À l'inverse, Pascal Heymes (Grabels) a apporté son soutien à la décision, arguant que « nos recettes sont contraintes, peu dynamiques. S'il n'y a pas d'action sur la fiscalité des ménages, on a une épargne nette négative. Je ne vois pas d'autres voies pour équilibrer ce budget. » Cyril Meunier (Lattes) a renchéri : « La plupart des communes n'ont pas la capacité d'augmenter leur contribution à la Métropole. On est obligé de passer par une augmentation de la taxe foncière. »

Le résultat du vote

Au final, la délibération sur les taux d'imposition a été adoptée par 70 voix pour, 25 voix contre et 7 abstentions.

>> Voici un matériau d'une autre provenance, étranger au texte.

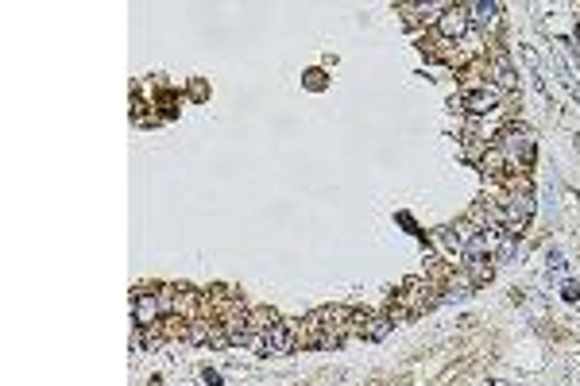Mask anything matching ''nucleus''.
Here are the masks:
<instances>
[{"instance_id": "6e6552de", "label": "nucleus", "mask_w": 580, "mask_h": 386, "mask_svg": "<svg viewBox=\"0 0 580 386\" xmlns=\"http://www.w3.org/2000/svg\"><path fill=\"white\" fill-rule=\"evenodd\" d=\"M495 74H499V85H503V89L514 85V70L507 66V62H499V66H495Z\"/></svg>"}, {"instance_id": "423d86ee", "label": "nucleus", "mask_w": 580, "mask_h": 386, "mask_svg": "<svg viewBox=\"0 0 580 386\" xmlns=\"http://www.w3.org/2000/svg\"><path fill=\"white\" fill-rule=\"evenodd\" d=\"M495 4L492 0H488V4H483V0H476V4H464V16H468V23H492L495 19Z\"/></svg>"}, {"instance_id": "0eeeda50", "label": "nucleus", "mask_w": 580, "mask_h": 386, "mask_svg": "<svg viewBox=\"0 0 580 386\" xmlns=\"http://www.w3.org/2000/svg\"><path fill=\"white\" fill-rule=\"evenodd\" d=\"M483 170H488V174H499V170H503V151H499V147H492V151H488V159H483Z\"/></svg>"}, {"instance_id": "1a4fd4ad", "label": "nucleus", "mask_w": 580, "mask_h": 386, "mask_svg": "<svg viewBox=\"0 0 580 386\" xmlns=\"http://www.w3.org/2000/svg\"><path fill=\"white\" fill-rule=\"evenodd\" d=\"M565 301H572V305L580 301V286H577V282H569V286H565Z\"/></svg>"}, {"instance_id": "39448f33", "label": "nucleus", "mask_w": 580, "mask_h": 386, "mask_svg": "<svg viewBox=\"0 0 580 386\" xmlns=\"http://www.w3.org/2000/svg\"><path fill=\"white\" fill-rule=\"evenodd\" d=\"M464 108H468L472 116L492 112V108H495V93H492V89H472V93H464Z\"/></svg>"}, {"instance_id": "7ed1b4c3", "label": "nucleus", "mask_w": 580, "mask_h": 386, "mask_svg": "<svg viewBox=\"0 0 580 386\" xmlns=\"http://www.w3.org/2000/svg\"><path fill=\"white\" fill-rule=\"evenodd\" d=\"M132 313H136V325H155V317L163 313V301H159V294H139Z\"/></svg>"}, {"instance_id": "f03ea898", "label": "nucleus", "mask_w": 580, "mask_h": 386, "mask_svg": "<svg viewBox=\"0 0 580 386\" xmlns=\"http://www.w3.org/2000/svg\"><path fill=\"white\" fill-rule=\"evenodd\" d=\"M499 151H507L511 159H522V163H534V139L530 132H507Z\"/></svg>"}, {"instance_id": "f257e3e1", "label": "nucleus", "mask_w": 580, "mask_h": 386, "mask_svg": "<svg viewBox=\"0 0 580 386\" xmlns=\"http://www.w3.org/2000/svg\"><path fill=\"white\" fill-rule=\"evenodd\" d=\"M294 344H298V336L290 321H279V325L263 328V336L256 340V347L263 356H286V352H294Z\"/></svg>"}, {"instance_id": "9d476101", "label": "nucleus", "mask_w": 580, "mask_h": 386, "mask_svg": "<svg viewBox=\"0 0 580 386\" xmlns=\"http://www.w3.org/2000/svg\"><path fill=\"white\" fill-rule=\"evenodd\" d=\"M577 43H580V23H577Z\"/></svg>"}, {"instance_id": "20e7f679", "label": "nucleus", "mask_w": 580, "mask_h": 386, "mask_svg": "<svg viewBox=\"0 0 580 386\" xmlns=\"http://www.w3.org/2000/svg\"><path fill=\"white\" fill-rule=\"evenodd\" d=\"M437 28H441L445 39H461L468 31V16H464V8H445V16L437 19Z\"/></svg>"}]
</instances>
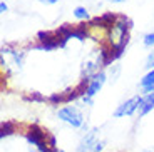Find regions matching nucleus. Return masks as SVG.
Here are the masks:
<instances>
[{"label":"nucleus","mask_w":154,"mask_h":152,"mask_svg":"<svg viewBox=\"0 0 154 152\" xmlns=\"http://www.w3.org/2000/svg\"><path fill=\"white\" fill-rule=\"evenodd\" d=\"M15 132H17V126L14 124V122H10V120L2 122V129H0V137H2V139L14 135Z\"/></svg>","instance_id":"obj_12"},{"label":"nucleus","mask_w":154,"mask_h":152,"mask_svg":"<svg viewBox=\"0 0 154 152\" xmlns=\"http://www.w3.org/2000/svg\"><path fill=\"white\" fill-rule=\"evenodd\" d=\"M152 110H154V92L152 94H144L143 99H141V105H139L137 115L139 117H144V115H147Z\"/></svg>","instance_id":"obj_9"},{"label":"nucleus","mask_w":154,"mask_h":152,"mask_svg":"<svg viewBox=\"0 0 154 152\" xmlns=\"http://www.w3.org/2000/svg\"><path fill=\"white\" fill-rule=\"evenodd\" d=\"M116 14H112V12H106V14H102V15L99 17H94V19H91V22H89V25L91 27H97V29H104V30H111L112 25H114L116 22Z\"/></svg>","instance_id":"obj_8"},{"label":"nucleus","mask_w":154,"mask_h":152,"mask_svg":"<svg viewBox=\"0 0 154 152\" xmlns=\"http://www.w3.org/2000/svg\"><path fill=\"white\" fill-rule=\"evenodd\" d=\"M74 17H75L77 20H82V22H85V20H89V22H91V17H89L87 8L82 7V5H77V7L74 8Z\"/></svg>","instance_id":"obj_13"},{"label":"nucleus","mask_w":154,"mask_h":152,"mask_svg":"<svg viewBox=\"0 0 154 152\" xmlns=\"http://www.w3.org/2000/svg\"><path fill=\"white\" fill-rule=\"evenodd\" d=\"M40 4H45V5H54V4H57L59 0H38Z\"/></svg>","instance_id":"obj_17"},{"label":"nucleus","mask_w":154,"mask_h":152,"mask_svg":"<svg viewBox=\"0 0 154 152\" xmlns=\"http://www.w3.org/2000/svg\"><path fill=\"white\" fill-rule=\"evenodd\" d=\"M132 29V22L131 19L124 14H119L116 17V22L112 25V29L107 32V42L111 47H122L126 49L129 44V34Z\"/></svg>","instance_id":"obj_1"},{"label":"nucleus","mask_w":154,"mask_h":152,"mask_svg":"<svg viewBox=\"0 0 154 152\" xmlns=\"http://www.w3.org/2000/svg\"><path fill=\"white\" fill-rule=\"evenodd\" d=\"M143 152H154V145H151V147H146V149H143Z\"/></svg>","instance_id":"obj_19"},{"label":"nucleus","mask_w":154,"mask_h":152,"mask_svg":"<svg viewBox=\"0 0 154 152\" xmlns=\"http://www.w3.org/2000/svg\"><path fill=\"white\" fill-rule=\"evenodd\" d=\"M106 147V139L100 132V129L92 127L85 130V134L81 137V141L77 144V152H102Z\"/></svg>","instance_id":"obj_2"},{"label":"nucleus","mask_w":154,"mask_h":152,"mask_svg":"<svg viewBox=\"0 0 154 152\" xmlns=\"http://www.w3.org/2000/svg\"><path fill=\"white\" fill-rule=\"evenodd\" d=\"M89 27H91V25H85V23L72 25V38H77V40H85L87 37H91Z\"/></svg>","instance_id":"obj_11"},{"label":"nucleus","mask_w":154,"mask_h":152,"mask_svg":"<svg viewBox=\"0 0 154 152\" xmlns=\"http://www.w3.org/2000/svg\"><path fill=\"white\" fill-rule=\"evenodd\" d=\"M57 119L62 120L64 124L74 127V129H84L85 127V117H84V112L77 105H62L60 109L57 110Z\"/></svg>","instance_id":"obj_4"},{"label":"nucleus","mask_w":154,"mask_h":152,"mask_svg":"<svg viewBox=\"0 0 154 152\" xmlns=\"http://www.w3.org/2000/svg\"><path fill=\"white\" fill-rule=\"evenodd\" d=\"M23 100H29V102H49V97H44L38 92H30V94L23 95Z\"/></svg>","instance_id":"obj_14"},{"label":"nucleus","mask_w":154,"mask_h":152,"mask_svg":"<svg viewBox=\"0 0 154 152\" xmlns=\"http://www.w3.org/2000/svg\"><path fill=\"white\" fill-rule=\"evenodd\" d=\"M143 44L144 47H152L154 45V30L152 32H147L146 35L143 37Z\"/></svg>","instance_id":"obj_15"},{"label":"nucleus","mask_w":154,"mask_h":152,"mask_svg":"<svg viewBox=\"0 0 154 152\" xmlns=\"http://www.w3.org/2000/svg\"><path fill=\"white\" fill-rule=\"evenodd\" d=\"M139 87L143 90V95L144 94H152L154 92V68L152 70H147V74L141 79V82H139Z\"/></svg>","instance_id":"obj_10"},{"label":"nucleus","mask_w":154,"mask_h":152,"mask_svg":"<svg viewBox=\"0 0 154 152\" xmlns=\"http://www.w3.org/2000/svg\"><path fill=\"white\" fill-rule=\"evenodd\" d=\"M0 10L4 12V14H5V12H7V10H8V7H7V5H5V2H2V4H0Z\"/></svg>","instance_id":"obj_18"},{"label":"nucleus","mask_w":154,"mask_h":152,"mask_svg":"<svg viewBox=\"0 0 154 152\" xmlns=\"http://www.w3.org/2000/svg\"><path fill=\"white\" fill-rule=\"evenodd\" d=\"M106 80H107V75H106V72H100V74H97V75H94V77H91V79H89L87 90H85V95L82 97L84 104H87V105H92L94 97H96L97 92L102 89V85L106 84Z\"/></svg>","instance_id":"obj_7"},{"label":"nucleus","mask_w":154,"mask_h":152,"mask_svg":"<svg viewBox=\"0 0 154 152\" xmlns=\"http://www.w3.org/2000/svg\"><path fill=\"white\" fill-rule=\"evenodd\" d=\"M107 2H111V4H122L126 0H107Z\"/></svg>","instance_id":"obj_20"},{"label":"nucleus","mask_w":154,"mask_h":152,"mask_svg":"<svg viewBox=\"0 0 154 152\" xmlns=\"http://www.w3.org/2000/svg\"><path fill=\"white\" fill-rule=\"evenodd\" d=\"M141 99H143V94H137V95H134V97H131V99H127L126 102L117 105V109L112 112V117L122 119V117H131V115L137 114L139 105H141Z\"/></svg>","instance_id":"obj_6"},{"label":"nucleus","mask_w":154,"mask_h":152,"mask_svg":"<svg viewBox=\"0 0 154 152\" xmlns=\"http://www.w3.org/2000/svg\"><path fill=\"white\" fill-rule=\"evenodd\" d=\"M37 44L34 45L35 50H45V52H50L54 49H64L62 45V40L59 37L57 32H50V30H40L37 34Z\"/></svg>","instance_id":"obj_5"},{"label":"nucleus","mask_w":154,"mask_h":152,"mask_svg":"<svg viewBox=\"0 0 154 152\" xmlns=\"http://www.w3.org/2000/svg\"><path fill=\"white\" fill-rule=\"evenodd\" d=\"M144 67H146L147 70H152V68H154V49H152V52H149V55L146 57Z\"/></svg>","instance_id":"obj_16"},{"label":"nucleus","mask_w":154,"mask_h":152,"mask_svg":"<svg viewBox=\"0 0 154 152\" xmlns=\"http://www.w3.org/2000/svg\"><path fill=\"white\" fill-rule=\"evenodd\" d=\"M107 67V62H106V50L104 47H100L99 50L92 52L82 64V75L85 79H91V77L97 75V74L104 72L102 68Z\"/></svg>","instance_id":"obj_3"}]
</instances>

Les taux votés sont les suivants :

  • Foncier bâti : 5,8 % (en hausse)
  • Foncier non bâti : 5,69 % (stable)
  • Taxe d'habitation : 12,08 % (stable)
  • Cotisation foncière des entreprises : 36,58 % (stable)
  • Taxe sur l'enlèvement des ordures ménagères : 14,62 % (inchangée)

Cette hausse, qui doit rapporter 44 millions d'euros supplémentaires, illustre les difficultés budgétaires de la Métropole et les divergences politiques locales.